Voici quelques bonnes pages extraites du livre de Claude RIGNOT  « Vérités et Légendes de Valloire-Galibier »

 

Un Valloirin, habitant au village du Col, un Colarin en somme, contrebandier par nécessité d’abord et ensuite par passion trouva un jour qu’il était temps de transmettre à son premier fils les ficelles du métier. Celui-ci, devenu un solide gaillard, aspirait à marcher à son tour sur les sentiers de la tradition, et à entrer dans la carrière.

-          Pour ta première affaire, dit le père au jeune Colarin, tu iras à Bardonnèche chercher du riz.

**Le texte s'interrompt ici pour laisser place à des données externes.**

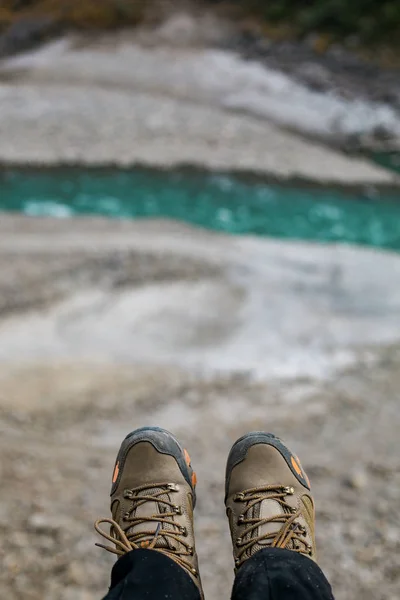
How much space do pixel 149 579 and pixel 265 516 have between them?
1.81 ft

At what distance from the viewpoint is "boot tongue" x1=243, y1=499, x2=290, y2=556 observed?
1.78m

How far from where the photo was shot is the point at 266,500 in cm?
195

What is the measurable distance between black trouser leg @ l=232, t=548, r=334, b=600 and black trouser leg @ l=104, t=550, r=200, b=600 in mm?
138

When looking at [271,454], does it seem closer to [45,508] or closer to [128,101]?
[45,508]

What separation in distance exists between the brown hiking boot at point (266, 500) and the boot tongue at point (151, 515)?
0.23m

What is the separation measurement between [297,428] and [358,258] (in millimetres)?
3521

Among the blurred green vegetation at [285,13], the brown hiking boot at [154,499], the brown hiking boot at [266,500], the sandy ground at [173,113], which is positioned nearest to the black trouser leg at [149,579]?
the brown hiking boot at [154,499]

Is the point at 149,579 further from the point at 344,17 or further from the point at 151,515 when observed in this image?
the point at 344,17

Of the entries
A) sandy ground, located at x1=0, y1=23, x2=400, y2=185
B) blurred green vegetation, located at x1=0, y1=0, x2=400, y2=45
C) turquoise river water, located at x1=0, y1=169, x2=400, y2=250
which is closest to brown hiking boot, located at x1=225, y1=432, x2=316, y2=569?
turquoise river water, located at x1=0, y1=169, x2=400, y2=250

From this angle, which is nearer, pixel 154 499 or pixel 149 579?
pixel 149 579

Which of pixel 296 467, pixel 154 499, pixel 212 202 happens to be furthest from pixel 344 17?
pixel 154 499

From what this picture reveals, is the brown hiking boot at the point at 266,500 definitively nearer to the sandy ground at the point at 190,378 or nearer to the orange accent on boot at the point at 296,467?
the orange accent on boot at the point at 296,467

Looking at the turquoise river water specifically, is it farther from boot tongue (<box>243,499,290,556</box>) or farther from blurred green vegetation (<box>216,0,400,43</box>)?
blurred green vegetation (<box>216,0,400,43</box>)

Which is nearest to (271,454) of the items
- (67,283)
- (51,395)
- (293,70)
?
(51,395)
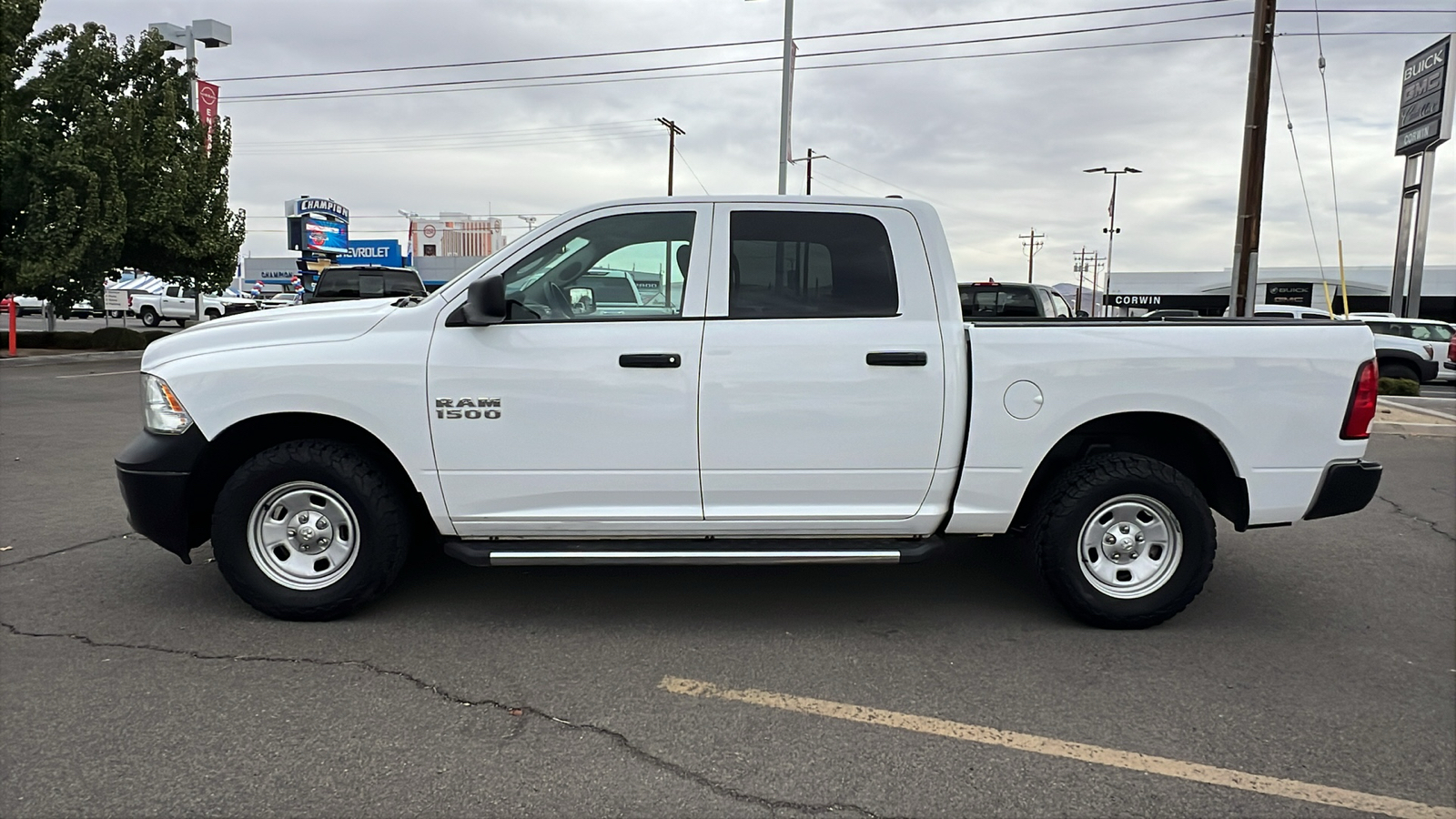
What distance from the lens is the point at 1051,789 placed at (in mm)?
3043

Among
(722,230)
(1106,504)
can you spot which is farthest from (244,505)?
(1106,504)

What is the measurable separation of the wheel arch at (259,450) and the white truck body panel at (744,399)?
153mm

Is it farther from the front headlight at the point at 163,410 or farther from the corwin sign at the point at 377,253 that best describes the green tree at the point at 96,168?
the corwin sign at the point at 377,253

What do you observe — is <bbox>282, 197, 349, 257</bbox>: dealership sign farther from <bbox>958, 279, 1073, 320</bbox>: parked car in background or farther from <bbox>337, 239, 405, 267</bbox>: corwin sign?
<bbox>958, 279, 1073, 320</bbox>: parked car in background

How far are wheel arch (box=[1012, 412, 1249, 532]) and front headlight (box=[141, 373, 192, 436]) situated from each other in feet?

La route est longue : après Valmeinier on remonte la Neuvache, on passe un premier col on grimpe ensuite aux Muandes avant de redescendre sur la vallée Etroite. Là c’est l’Italie(1). Tu trouveras du riz au Mélèzet, c’est un hameau juste avant la ville.

-          Et pour le chemin du retour ? s’inquiète le rejeton.

-          C’est le même qu’à l’aller, mais il faut se méfier des douaniers ils s’embusquent souvent dans une maison à la « montagne »(2) des Châteaux ou à celle de la Losa.

Le père donne ensuite au jeune homme de l’argent pour le voyage :

-          Dans cette bourse, tu as de quoi acheter deux gros sacs de riz chez les Italiens. Tiens, dans ton mouchoir met cette belle pièce c’est pour te payer une bonne part de polenta ça te donnera des forces pour le retour. Et puis voici deux pièces de cent sous ; en nous quittant demain tu les mettras dans le tronc de la chapelle au col de la Via(3). On a toujours fait comme ça. C’est pour te protéger, tout au long du voyage, des mauvaises rencontres avec les gabelous.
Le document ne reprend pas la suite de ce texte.